Publication year - 2013
Publication title -
journal of neuroendocrinology
Language(s) - English
Resource type - Journals
SCImago Journal Rank - 1.062
H-Index - 116
eISSN - 1365-2826
pISSN - 0953-8194
DOI - 10.1111/jne.12000
Subject(s) - cyclooxygenase , lipocalin , immune system , medicine , endocrinology , interleukin , inflammation , biology , immunology , chemistry , cytokine , enzyme , biochemistry
Interleukin (IL)‐6 is critical for the febrile response to peripheral immune challenge. However, the mechanism by which IL ‐6 enables fever is still unknown. To characterise the IL ‐6‐dependent fever generating pathway, we used microarray analysis to identify differentially expressed genes in the brain of lipopolysaccharide ( LPS )‐treated IL‐6 wild‐type and knockout mice. Mice lacking IL ‐6 displayed a two‐fold lower expression of the lipocalin‐2 gene ( lcn2 ), and this difference was confirmed by real‐time reverse transcriptase‐polymerase chain reaction.

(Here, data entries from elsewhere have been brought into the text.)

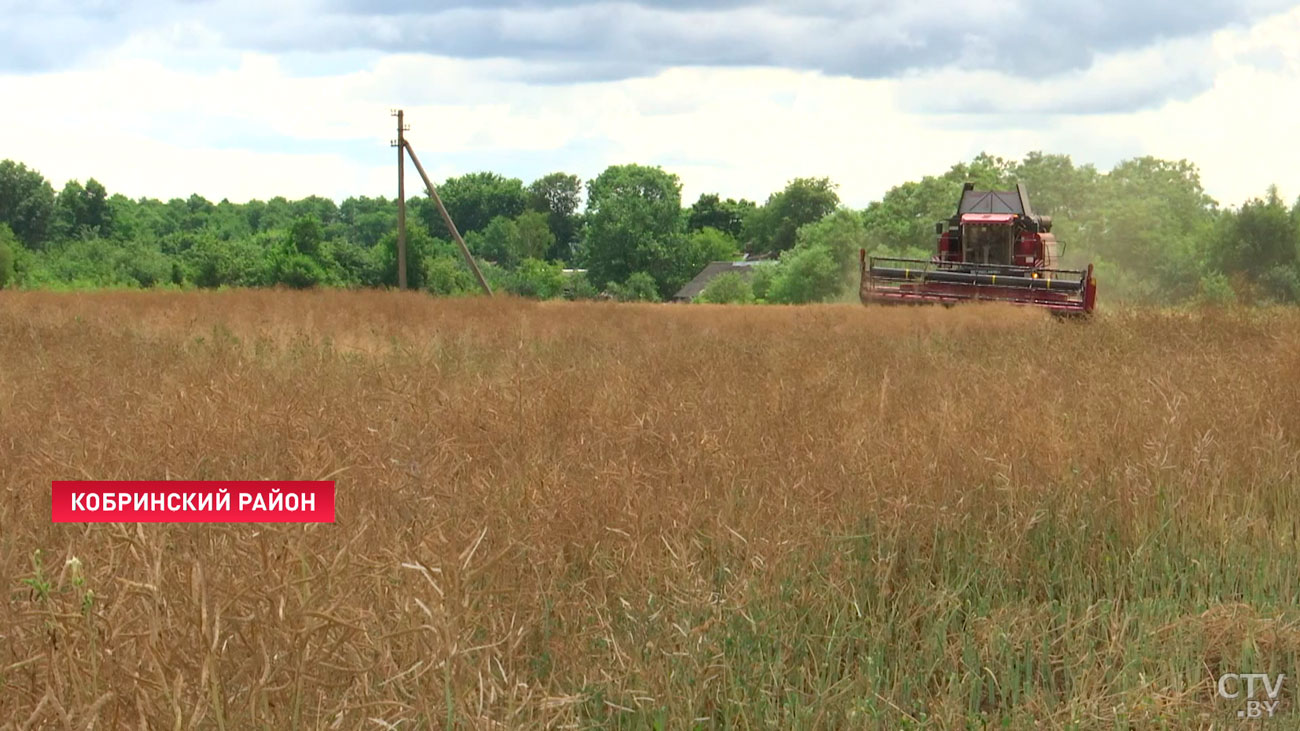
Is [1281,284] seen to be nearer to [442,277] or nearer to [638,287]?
[638,287]

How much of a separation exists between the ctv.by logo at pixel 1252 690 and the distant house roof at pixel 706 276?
248ft

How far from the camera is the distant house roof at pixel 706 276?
82.4 m

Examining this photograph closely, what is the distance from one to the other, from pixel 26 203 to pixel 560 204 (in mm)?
51334

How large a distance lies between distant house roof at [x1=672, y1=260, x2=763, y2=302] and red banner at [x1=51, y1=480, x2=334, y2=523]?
247 ft

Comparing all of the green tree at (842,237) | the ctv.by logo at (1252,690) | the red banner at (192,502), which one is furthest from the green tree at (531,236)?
the ctv.by logo at (1252,690)

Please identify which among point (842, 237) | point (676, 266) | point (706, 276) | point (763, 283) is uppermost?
point (842, 237)

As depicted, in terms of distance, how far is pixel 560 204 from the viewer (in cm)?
12175

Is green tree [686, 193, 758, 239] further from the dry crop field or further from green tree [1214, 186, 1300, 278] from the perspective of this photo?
the dry crop field

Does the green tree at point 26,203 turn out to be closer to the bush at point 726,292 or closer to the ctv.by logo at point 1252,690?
the bush at point 726,292

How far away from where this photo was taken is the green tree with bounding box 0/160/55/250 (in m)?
84.1

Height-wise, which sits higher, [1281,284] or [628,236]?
[628,236]

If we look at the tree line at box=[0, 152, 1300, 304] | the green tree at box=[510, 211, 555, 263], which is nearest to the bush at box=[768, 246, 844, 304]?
the tree line at box=[0, 152, 1300, 304]

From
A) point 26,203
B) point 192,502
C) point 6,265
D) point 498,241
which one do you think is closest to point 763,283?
point 6,265

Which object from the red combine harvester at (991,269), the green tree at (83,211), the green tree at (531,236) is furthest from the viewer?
the green tree at (531,236)
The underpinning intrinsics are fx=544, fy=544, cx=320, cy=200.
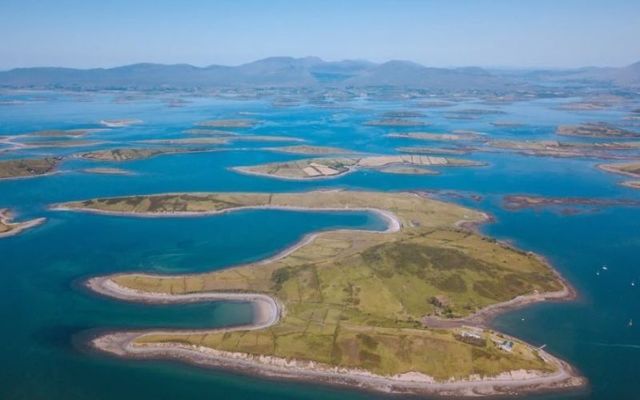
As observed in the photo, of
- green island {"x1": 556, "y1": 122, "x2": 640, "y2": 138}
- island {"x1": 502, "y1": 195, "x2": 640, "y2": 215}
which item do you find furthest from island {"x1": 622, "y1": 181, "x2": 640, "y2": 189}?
green island {"x1": 556, "y1": 122, "x2": 640, "y2": 138}

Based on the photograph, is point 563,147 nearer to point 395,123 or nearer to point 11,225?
point 395,123

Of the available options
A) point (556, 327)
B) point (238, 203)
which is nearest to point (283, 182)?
point (238, 203)

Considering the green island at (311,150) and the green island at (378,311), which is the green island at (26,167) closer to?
the green island at (311,150)

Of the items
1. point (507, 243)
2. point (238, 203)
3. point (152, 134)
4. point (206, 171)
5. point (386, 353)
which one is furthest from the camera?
point (152, 134)

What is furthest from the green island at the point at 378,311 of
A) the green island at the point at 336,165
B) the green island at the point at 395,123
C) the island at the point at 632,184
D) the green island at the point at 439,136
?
the green island at the point at 395,123

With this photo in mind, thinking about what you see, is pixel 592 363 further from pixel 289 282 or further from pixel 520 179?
pixel 520 179

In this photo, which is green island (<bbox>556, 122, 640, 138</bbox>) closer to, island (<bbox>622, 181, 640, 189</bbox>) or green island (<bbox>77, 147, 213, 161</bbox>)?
island (<bbox>622, 181, 640, 189</bbox>)

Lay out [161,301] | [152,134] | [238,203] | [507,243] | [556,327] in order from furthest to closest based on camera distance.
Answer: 1. [152,134]
2. [238,203]
3. [507,243]
4. [161,301]
5. [556,327]

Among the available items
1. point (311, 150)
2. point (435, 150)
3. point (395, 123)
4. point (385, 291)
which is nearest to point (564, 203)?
point (435, 150)
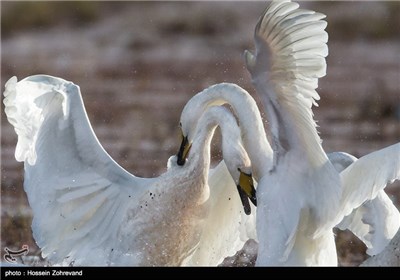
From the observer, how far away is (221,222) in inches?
327

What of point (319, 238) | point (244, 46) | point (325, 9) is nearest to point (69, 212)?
point (319, 238)

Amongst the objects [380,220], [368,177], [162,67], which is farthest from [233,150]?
[162,67]

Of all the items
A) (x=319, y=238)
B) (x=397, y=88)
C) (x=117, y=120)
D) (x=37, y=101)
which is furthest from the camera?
(x=397, y=88)

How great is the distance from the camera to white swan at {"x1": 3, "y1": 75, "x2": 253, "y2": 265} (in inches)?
311

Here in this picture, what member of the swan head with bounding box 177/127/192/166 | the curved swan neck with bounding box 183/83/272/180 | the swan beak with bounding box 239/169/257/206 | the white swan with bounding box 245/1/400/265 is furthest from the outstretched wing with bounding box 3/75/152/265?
the white swan with bounding box 245/1/400/265

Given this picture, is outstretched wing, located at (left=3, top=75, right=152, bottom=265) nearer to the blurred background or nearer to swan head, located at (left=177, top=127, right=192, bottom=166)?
swan head, located at (left=177, top=127, right=192, bottom=166)

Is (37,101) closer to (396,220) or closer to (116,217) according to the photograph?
(116,217)

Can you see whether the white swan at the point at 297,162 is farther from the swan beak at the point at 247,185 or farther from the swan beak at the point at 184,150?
the swan beak at the point at 184,150

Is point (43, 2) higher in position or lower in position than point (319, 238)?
lower

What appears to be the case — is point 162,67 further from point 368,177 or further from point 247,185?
point 368,177

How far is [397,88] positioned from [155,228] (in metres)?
10.4

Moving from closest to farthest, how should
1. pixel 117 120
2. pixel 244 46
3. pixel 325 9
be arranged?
pixel 117 120, pixel 244 46, pixel 325 9

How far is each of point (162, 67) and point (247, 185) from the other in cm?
1306
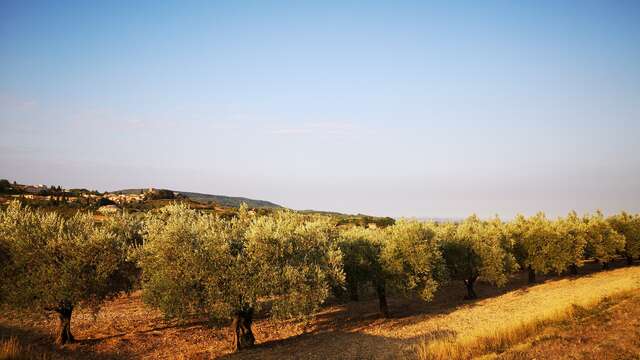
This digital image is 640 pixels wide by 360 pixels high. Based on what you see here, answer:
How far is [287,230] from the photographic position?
28.6 m

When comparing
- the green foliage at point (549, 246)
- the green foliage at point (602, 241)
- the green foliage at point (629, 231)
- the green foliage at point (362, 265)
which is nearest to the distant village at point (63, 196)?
the green foliage at point (362, 265)

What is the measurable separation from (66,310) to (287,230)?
16.4 metres

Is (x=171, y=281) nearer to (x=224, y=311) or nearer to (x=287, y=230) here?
(x=224, y=311)

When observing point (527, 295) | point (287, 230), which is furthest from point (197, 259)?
point (527, 295)

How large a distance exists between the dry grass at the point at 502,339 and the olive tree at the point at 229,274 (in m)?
9.06

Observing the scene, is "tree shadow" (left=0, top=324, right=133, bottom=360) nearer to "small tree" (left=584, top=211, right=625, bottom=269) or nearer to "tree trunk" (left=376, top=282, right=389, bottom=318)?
"tree trunk" (left=376, top=282, right=389, bottom=318)

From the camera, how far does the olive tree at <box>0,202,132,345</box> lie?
2464cm

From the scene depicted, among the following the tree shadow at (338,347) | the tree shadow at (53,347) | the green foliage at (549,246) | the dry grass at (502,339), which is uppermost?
the green foliage at (549,246)

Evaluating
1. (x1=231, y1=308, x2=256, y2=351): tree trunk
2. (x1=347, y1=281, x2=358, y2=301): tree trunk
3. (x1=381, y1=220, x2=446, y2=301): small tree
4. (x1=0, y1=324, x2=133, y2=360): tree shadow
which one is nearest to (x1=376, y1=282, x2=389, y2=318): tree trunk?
(x1=381, y1=220, x2=446, y2=301): small tree

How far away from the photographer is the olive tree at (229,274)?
2356cm

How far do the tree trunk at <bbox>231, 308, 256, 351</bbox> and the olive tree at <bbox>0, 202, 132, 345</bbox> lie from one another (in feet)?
31.8

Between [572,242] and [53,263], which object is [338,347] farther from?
[572,242]

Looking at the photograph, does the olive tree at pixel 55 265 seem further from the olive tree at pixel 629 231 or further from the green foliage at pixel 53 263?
the olive tree at pixel 629 231

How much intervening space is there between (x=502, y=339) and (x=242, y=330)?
16.8m
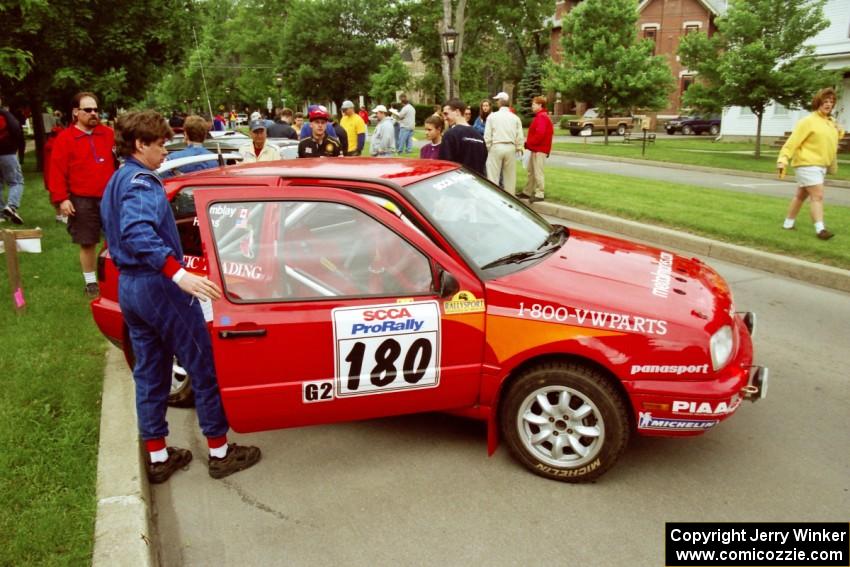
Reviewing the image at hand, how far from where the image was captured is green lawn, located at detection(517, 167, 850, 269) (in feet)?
26.1

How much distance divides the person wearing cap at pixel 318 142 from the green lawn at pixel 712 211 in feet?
14.9

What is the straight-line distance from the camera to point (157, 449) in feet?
11.8

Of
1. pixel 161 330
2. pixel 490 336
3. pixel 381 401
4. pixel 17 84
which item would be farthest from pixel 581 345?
pixel 17 84

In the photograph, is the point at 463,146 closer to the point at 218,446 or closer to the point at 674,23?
the point at 218,446

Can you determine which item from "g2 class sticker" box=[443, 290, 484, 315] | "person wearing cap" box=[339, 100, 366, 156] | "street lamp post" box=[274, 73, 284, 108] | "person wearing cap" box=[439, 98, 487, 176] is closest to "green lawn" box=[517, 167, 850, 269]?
"person wearing cap" box=[439, 98, 487, 176]

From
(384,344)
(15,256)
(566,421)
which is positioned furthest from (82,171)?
(566,421)

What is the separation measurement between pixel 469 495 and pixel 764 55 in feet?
70.8

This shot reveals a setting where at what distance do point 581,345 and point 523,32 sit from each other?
56854 mm

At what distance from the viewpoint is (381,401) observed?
346 centimetres

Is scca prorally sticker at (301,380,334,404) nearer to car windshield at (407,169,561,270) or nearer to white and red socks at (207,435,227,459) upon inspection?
white and red socks at (207,435,227,459)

Conversely, the induction of lipocalin‐2 protein was observed in brain vascular cells following i.p. administration of recombinant IL ‐6, suggesting a direct relationship between IL ‐6 and lipocalin‐2. Immunohistochemical analysis also revealed that LPS ‐induced lipocalin‐2 is expressed by brain endothelial cells and is partly co‐localised with cyclooxygenase‐2 (Cox‐2), the rate‐limiting enzyme for the production of inflammatory induced prostaglandin E 2 ( PGE 2 ), which is the key mediator of fever. The direct role of lipocalin‐2 in fever was examined in LPS ‐challenged lipocalin‐2 knockout mice. In both male and female mice, normal fever responses were observed at near‐thermoneutral conditions (29–30 °C) but when recorded at normal room temperature (19–20 °C), the body temperature of lipocalin‐2 knockout female mice displayed an attenuated fever response compared to their wild‐type littermates. This difference was reflected in significantly attenuated m RNA expression of Cox‐2 in the brain of lipocalin‐2 knockout female mice, but not of male mice, following challenge with peripheral LPS . Our findings suggest that IL ‐6 influences the expression of lipocalin‐2, which in turn may be involved in the control of the formation of Cox‐2, and hence central PGE 2 ‐production. We have thus identified lipocalin‐2 as a new factor in the pathway of inflammatory IL ‐6 signalling. However, the effect of lipocalin‐2 on fever is small, being sex‐dependent and ambient temperature‐specific, and thus lipocalin‐2 cannot be considered as a major mediator of the IL ‐6‐dependent fever generating pathway.